__Task details__.
Please set down every entry again exactly as it stands, without the pictures.

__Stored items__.
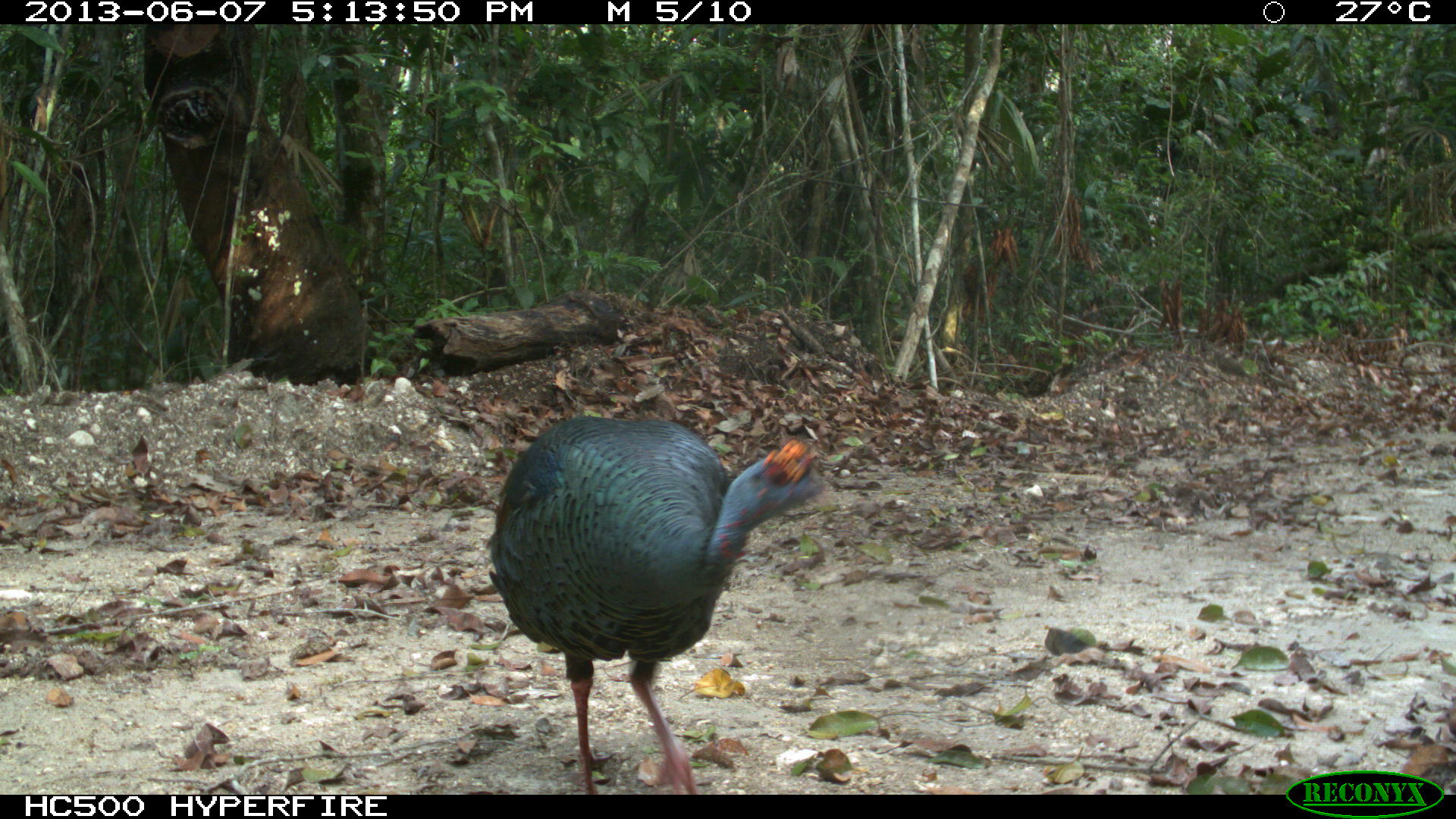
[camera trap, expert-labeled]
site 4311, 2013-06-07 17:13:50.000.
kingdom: Animalia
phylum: Chordata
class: Aves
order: Galliformes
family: Phasianidae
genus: Meleagris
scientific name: Meleagris ocellata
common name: ocellated turkey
Meleagris ocellata (ocellated turkey), count 1, sex male.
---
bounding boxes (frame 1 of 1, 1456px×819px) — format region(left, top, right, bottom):
meleagris ocellata: region(487, 414, 839, 795)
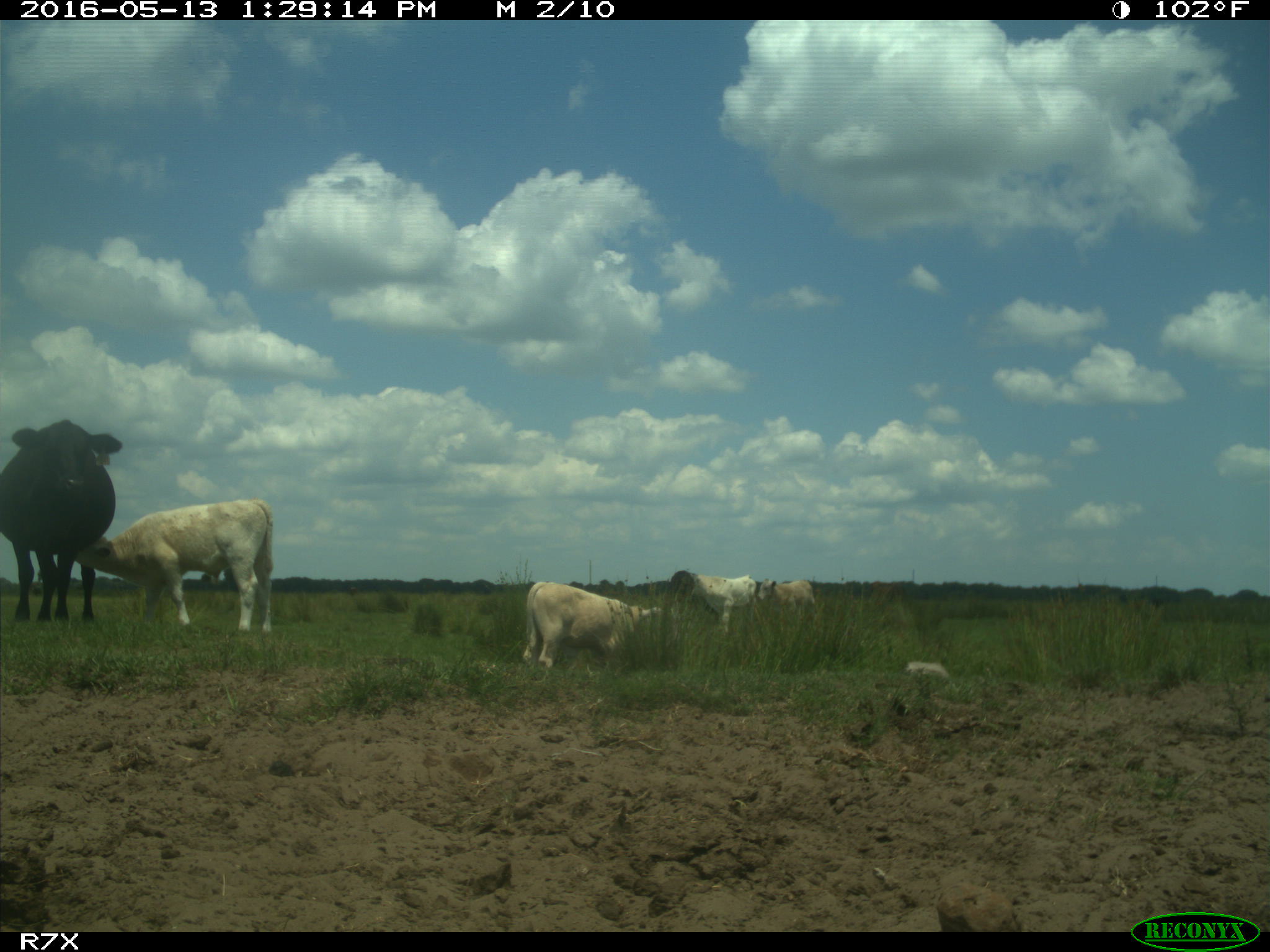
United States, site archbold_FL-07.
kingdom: Animalia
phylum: Chordata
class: Mammalia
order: Artiodactyla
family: Bovidae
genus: Bos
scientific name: Bos taurus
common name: domestic cow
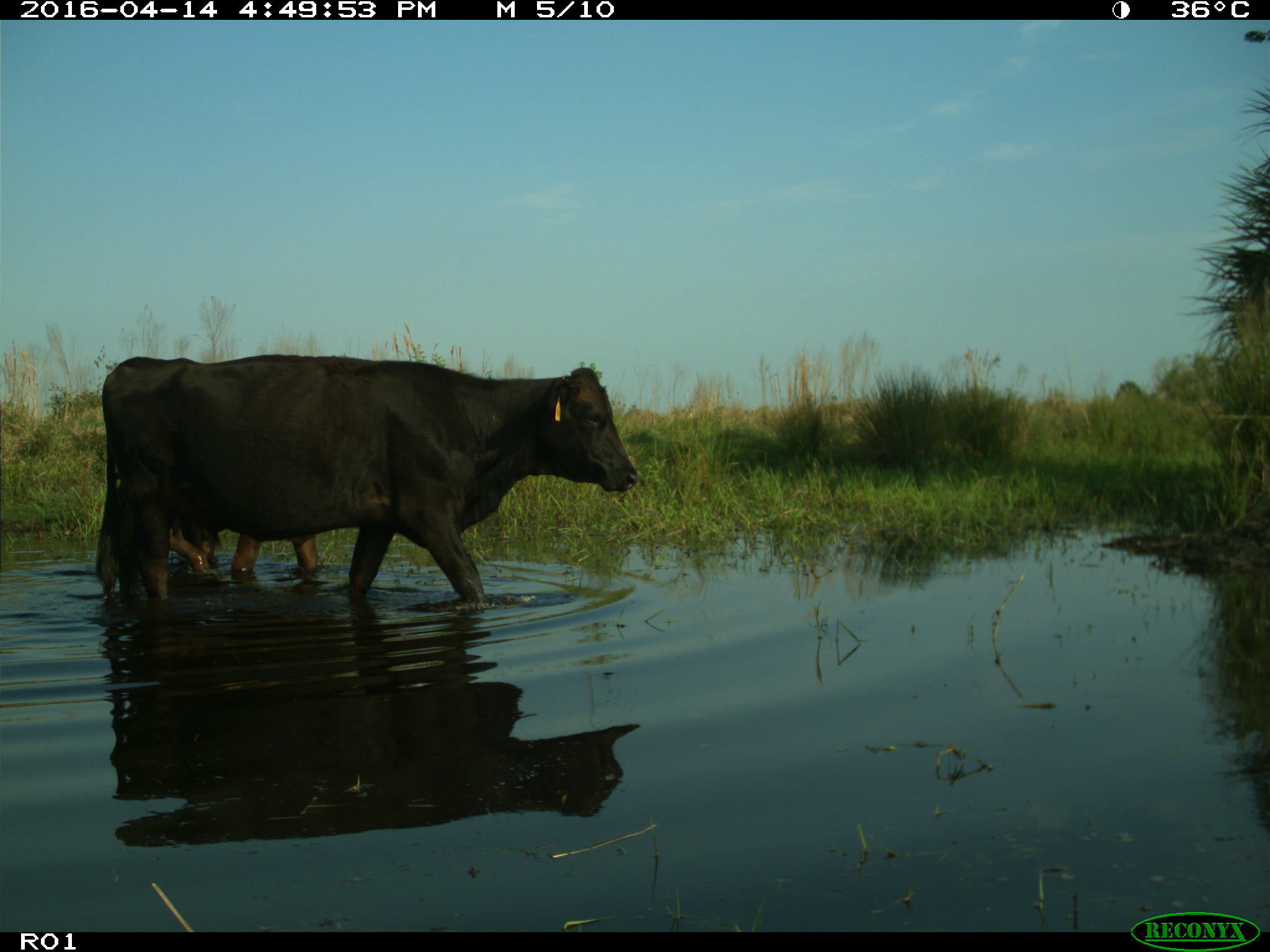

__Answer below__.
[camera trap, expert-labeled]
site 4311, 2013-06-07 17:13:50.000.
kingdom: Animalia
phylum: Chordata
class: Aves
order: Galliformes
family: Phasianidae
genus: Meleagris
scientific name: Meleagris ocellata
common name: ocellated turkey
Meleagris ocellata (ocellated turkey), count 1, sex male.
---
bounding boxes (frame 1 of 1, 1456px×819px) — format region(left, top, right, bottom):
meleagris ocellata: region(487, 414, 839, 795)
United States, site archbold_FL-07.
kingdom: Animalia
phylum: Chordata
class: Mammalia
order: Artiodactyla
family: Bovidae
genus: Bos
scientific name: Bos taurus
common name: domestic cow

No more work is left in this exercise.